#### Trecho do documento ####

O encanto das cerâmicas
Kaji Waurá conta que o conhecimento da arte oleira vem do mito Kamalu Hai, que lhes concedeu um conhecimento artesanal exclusivo. A história que passa de geração a geração é que há muito tempo os artefatos cerâmicos chegaram navegando sobre o dorso da grande cobra-canoa Kamalu Hai, que ofereceu ao povo da tribo a visão desse material. Depois ela afundou, deixando grande quantidade de argila ao longo do Rio Batovi. “Quem viu contou aos outros e seguimos pegando esse barro no fundo da água, onde a cobra deixou, para fazermos nossas cerâmicas”, conta o indígena.
As mulheres são responsáveis pela produção, considerada a mais elaborada do Alto Xingu. O barro é coletado pelos homens e as mulheres queimam e moem uma espécie de concha do brejo para juntar à argila e modelar as peças manualmente. A pintura é feita com pigmentos naturais a base de plantas e frutos (como o jenipapo e o urucum), dando vida a desenhos vistos em sonho pelo pajé da tribo. Cada peça leva, em média, 10 dias para ficar pronta. Kaji conta que essas cerâmicas já foram levadas para museus da Suíça, França e Estados Unidos.
Cestaria em extinção
ceramicaO trançado de fibras das cestarias é um legado cultivado desde a antiguidade pelos indígenas, mas encontra-se em extinção nos povos Wauja. O motivo, como relata Kaji, está na diminuição da planta taboquinha na região. Segundo as crenças do povo, cada material tem seu espírito e eles não gostam de poluição. Como as aldeias têm adotado costumes dos brancos, alguns espíritos vão embora porque não suportam os cheiros ruins (de queimadas, de gasolina, de sabonete etc). E, sem seu espírito, a taboquinha, que produz a fibra dos cestos, entrou em extinção na região. Outro forte motivo para a diminuição da fabricação de cestos (e também de remos e arco e flecha) está na tecnologia. Os jovens, envolvidos com o acesso às novas tecnologias – como celulares e computadores – não valorizam mais as artes manuais ensinadas pelos pais.
A única matéria prima que é adquirida fora da tribo é a conta de silicone, transformada em miçangas. Elas são usadas para compor os adornos (pulseiras, colares e brincos) junto com sementes e plumas, em um traçado bastante colorido. As peças estampam símbolos da cultura indígena, como o desenho do Kuarup (ritual dos povos do Xingu em homenagem aos mortos).

#### Dados fornecidos ####

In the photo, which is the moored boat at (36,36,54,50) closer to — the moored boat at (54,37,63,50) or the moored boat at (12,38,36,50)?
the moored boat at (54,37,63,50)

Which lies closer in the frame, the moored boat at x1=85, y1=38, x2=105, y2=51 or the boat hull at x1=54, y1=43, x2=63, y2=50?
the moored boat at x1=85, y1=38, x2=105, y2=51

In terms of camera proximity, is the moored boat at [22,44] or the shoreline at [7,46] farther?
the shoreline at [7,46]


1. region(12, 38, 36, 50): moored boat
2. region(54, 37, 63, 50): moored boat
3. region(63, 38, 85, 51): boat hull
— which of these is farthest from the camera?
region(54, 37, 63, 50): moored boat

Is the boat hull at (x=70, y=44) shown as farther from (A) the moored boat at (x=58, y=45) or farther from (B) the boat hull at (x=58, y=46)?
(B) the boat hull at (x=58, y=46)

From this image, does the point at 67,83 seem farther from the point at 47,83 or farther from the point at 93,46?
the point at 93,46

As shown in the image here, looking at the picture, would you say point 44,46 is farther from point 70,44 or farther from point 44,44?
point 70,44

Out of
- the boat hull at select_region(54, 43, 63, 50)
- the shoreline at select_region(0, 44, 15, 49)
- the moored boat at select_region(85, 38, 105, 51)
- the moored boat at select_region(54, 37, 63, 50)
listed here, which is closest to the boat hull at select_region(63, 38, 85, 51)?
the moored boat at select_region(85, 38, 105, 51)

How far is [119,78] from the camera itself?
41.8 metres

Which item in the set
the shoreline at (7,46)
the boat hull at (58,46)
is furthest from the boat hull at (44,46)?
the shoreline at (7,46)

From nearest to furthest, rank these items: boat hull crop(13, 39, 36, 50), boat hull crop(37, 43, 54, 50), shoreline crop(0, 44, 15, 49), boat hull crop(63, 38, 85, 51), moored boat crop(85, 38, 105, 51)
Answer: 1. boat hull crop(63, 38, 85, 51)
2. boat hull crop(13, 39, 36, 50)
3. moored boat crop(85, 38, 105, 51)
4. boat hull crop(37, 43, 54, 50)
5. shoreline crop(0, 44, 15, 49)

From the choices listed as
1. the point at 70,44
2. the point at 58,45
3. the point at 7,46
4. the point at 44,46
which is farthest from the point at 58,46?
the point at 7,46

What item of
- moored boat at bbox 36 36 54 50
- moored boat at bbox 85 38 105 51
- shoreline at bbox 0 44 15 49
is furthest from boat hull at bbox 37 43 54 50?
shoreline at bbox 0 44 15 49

####

## Com base nas informações
1 – Indique se cada afirmação concorda com o trecho, respondendo sim ou não e citando literalmente as palavras decisivas: (a) as mulheres coletam o barro; (b) cada peça de cerâmica leva, em média, 10 dias para ficar pronta; (c) a conta de silicone é a única matéria-prima obtida fora da tribo.
2 – Segundo o trecho, ao longo de qual rio a cobra-canoa Kamalu Hai deixou grande quantidade de argila?
Os dados não são necessários para resolver as tarefas.

## Resultados
1 –
(a) Não: "O barro é coletado pelos homens".
(b) Sim: "Cada peça leva, em média, 10 dias para ficar pronta."
(c) Sim: "A única matéria prima que é adquirida fora da tribo é a conta de silicone".

2 – Ao longo do Rio Batovi.